Thursday, 25 January 2007

Is the NDP built on poor foundations?

This is what Frank McDonald writes in The Irish Times:

The experience of the past 10 years, according to Taoiseach Bertie Ahern, "shows the need for, and benefits of, longer-term policy planning to ensure that we rise to the challenges and maximise the opportunities facing us".
Would that this were true. Although the word "sprawl" is mentioned nowhere in the latest National Development Plan (NDP), the document concedes that most of Ireland's population growth "is taking place in the urban hinterlands".
Among the resulting changes, it says, "are longer commuting times, increasing car numbers and usage, and serious congestion difficulties with attendant impacts on competitiveness, quality of life and the environment".
Had the last NDP been properly focused, some of these negatives could have been avoided - for example, with a determined effort to ensure an adequate supply of affordable housing in Dublin and the smaller cities, in order to curb sprawl.
Instead, the Government adopted a laissez-faire approach to planning, with the result that Dublin's commuter belt now extends to 100km and the same is true, to a lesser extent, within the orbit of Cork, Limerick, Galway and Waterford. There is much emphasis in the new plan on balanced regional development, with the Taoiseach saying implementation of the National Spatial Strategy (NSS) "is crucial to our ability to absorb the huge population growth predicted over the next 20 years".
As the plan says, "economic development in all countries, including Ireland, invariably occurs at a different pace in different regions", reflecting many different factors, "some of which can be directly influenced by Government policy".
The dramatic growth which Dublin has experienced is inextricably related to the fact that it "has spearheaded the growth of the Irish economy" and thus, in terms of scale and significance, it's on a different level to other NSS gateways.
The key question about the latest plan is whether it will succeed in developing these eight gateways and nine "hub" towns in a way that would ensure their growth and prosperity while simultaneously taking some of the pressure off Dublin.
As the NDP says, long-term population trends show that the economically stronger regions are those with large urban centres containing a high proportion of their population.

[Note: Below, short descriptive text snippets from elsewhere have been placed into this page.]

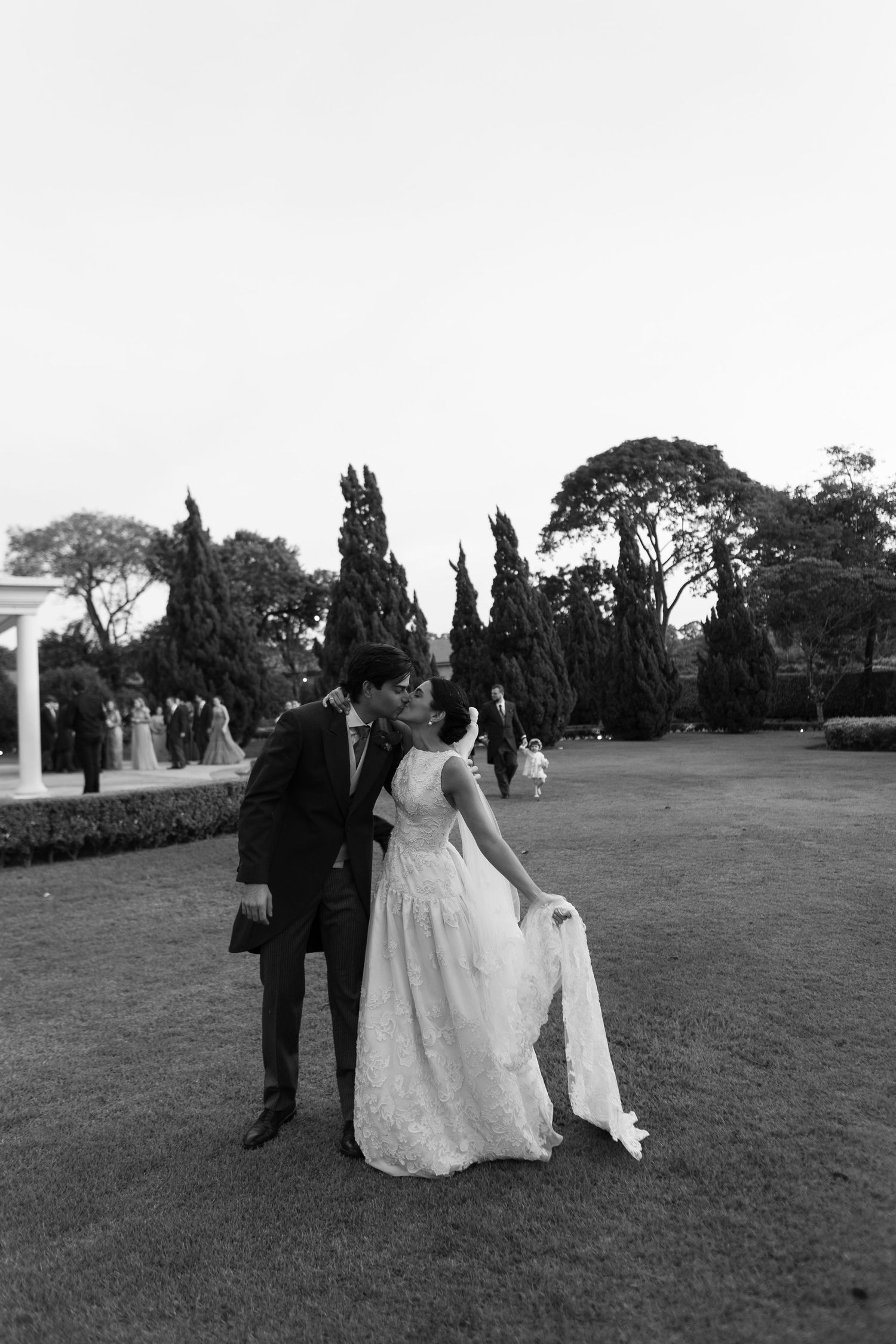 Black and white wedding photography sequence shows a couple and their attendants walking across a grassy outdoor venue.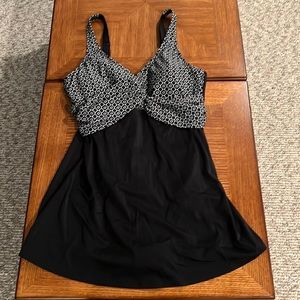 Swim dress with built in bra and place for breast enhancement after mastectomy
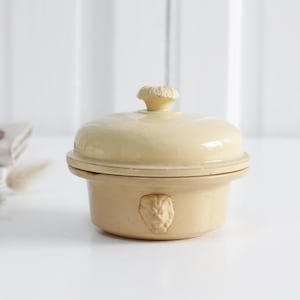 Könnte beinhalten: Eine kleine, cremefarbene Keramik-Auflaufform mit Deckel und Löwenkopf-Detail. Die Schüssel ist rund mit einem kleinen Griff oben. Die Schüssel steht auf einer weißen Oberfläche.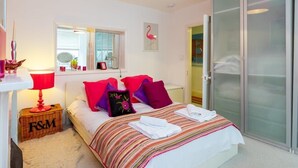 A bedroom with a bed, a bedside table, a lamp, a window, and a wardrobe. - Host & Stay | Montpelier Colours (Brighton and Hove)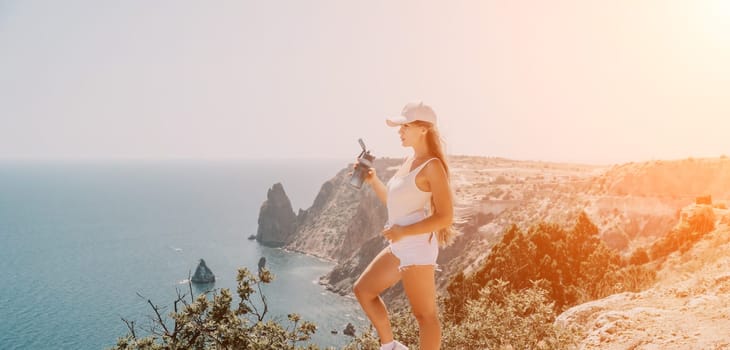 Woman travel sea. Young Happy woman in a long red dress posing on a beach near the sea on background of volcanic rocks, like in Iceland, sharing travel adventure journey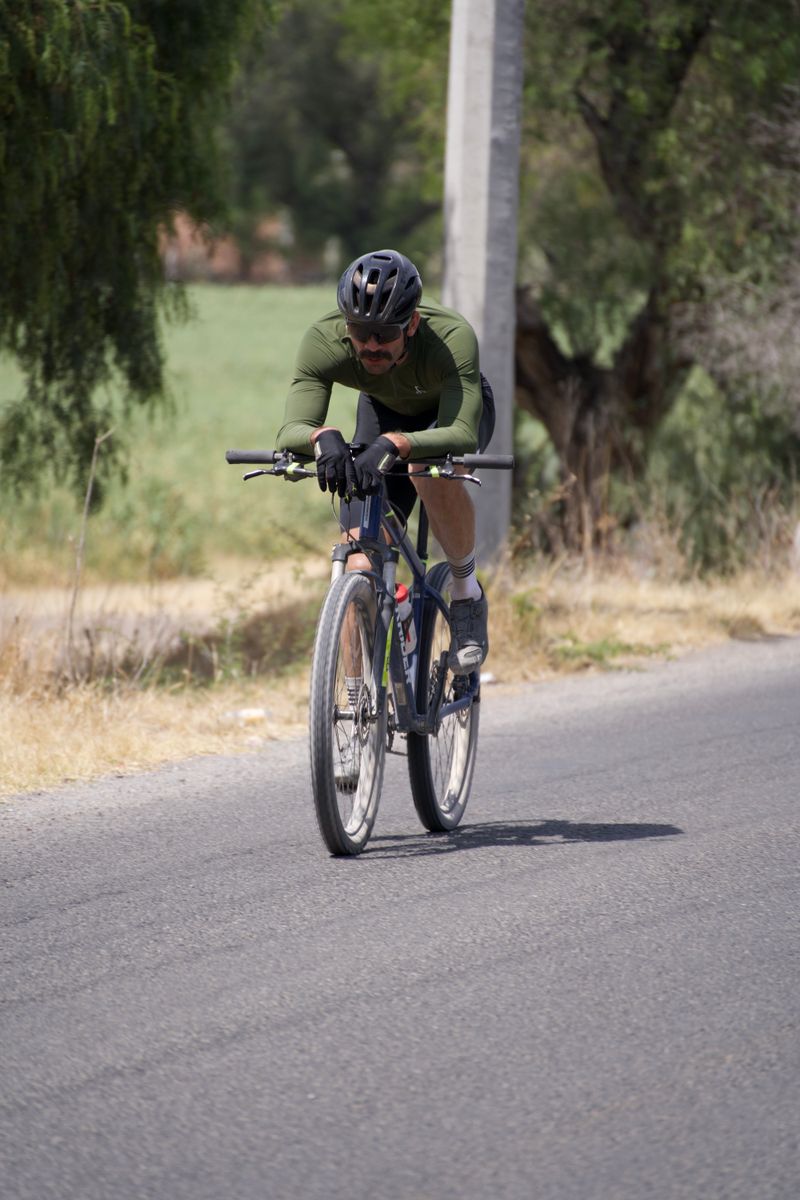 Focused cyclist riding a bicycle on a rural road surrounded by nature, showcasing active lifestyle.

In that broad context, some of the gateways hardly qualify at all.
The best bet in counterbalancing Dublin would be to strengthen the "critical mass" of the Atlantic gateways of Cork, Limerick, Galway and Waterford, both individually and collectively, to develop a second "major metropolitan corridor".
However, apart from better road links between them, there is not much on offer to Ireland's second-tier cities - though one of Cork's real strengths is its scale, which is equivalent to the combined populations of Limerick, Galway and Waterford.
Yet, notoriously, when it came to "decentralising" public servants from Dublin, the Government ignored Cork city, opting instead to scatter them around smaller towns throughout the county, from Clonakilty right round to Youghal.
Had the Government paid any attention to its own spatial strategy, this would not have happened. So now there isn't even a clutch of civil servants to people a single office block that would help underpin the redevelopment of Cork's docklands.
How can this be reconciled with the new NDP's declaration that promoting regional development "will aim to ensure that each NSS gateway region maximises its potential for economic and social development"? The answer is that it can't.
It is simply disingenuous to say, as the plan does, that the "direct instrument [ of decentralisation] will strengthen . . . the hub, smaller town and rural structure and complement the key and dynamic role to be played by the gateways".
As for the new Gateways Innovation Fund, worth €300 million over three years, each of the nine gateways (including Dublin) will have to make bids for a share of the money for projects that are not funded by "mainstream capital programmes".
This pilot programme is intended to "stimulate and reward joined-up thinking at local and regional level [ and] bring about better co-ordination in regional development and to support distinctive and innovative projects in gateway areas".
But there is a stick as well as this carrot: local authorities that adopt policies which are inconsistent with the NSS by facilitating development patterns such as extensive low-density housing "will not be favoured by investment under this plan".
In addition, Minister for the Environment Dick Roche "will as necessary use his powers under the planning Acts to compel local authorities to adopt land use policies that are consistent with the NSS and the regional planning guidelines".
Mr Roche has already intervened to curb the over-zoning of land in Laois by issuing a planning policy directive under the 2000 Planning Act, and he may well do the same in the case of Monaghan County Council's recent spate of land rezoning.
Roche's predecessor, Martin Cullen, declined to use these powers in 2002 to halt the over-zoning of land around Gorey, Co Wexford, even though there was evidence that up to 70 per cent of its new residents were commuting to Dublin.
The capital's sprawl was allowed to continue unabated, piggy-backing on major road improvements financed under the last NDP. It remains to be seen whether the Government will really crack down on similar piggy-backing on the latest plan.
At least it talks about the importance of promoting a switch from car to public transport. The critical issue for Dublin, it says, is to ensure that the range and quantity of housing as well as transport and social infrastructure can accommodate its population within the region, served by high-capacity public transport.
The real shame is that this was not recognised and made a priority by the last NDP.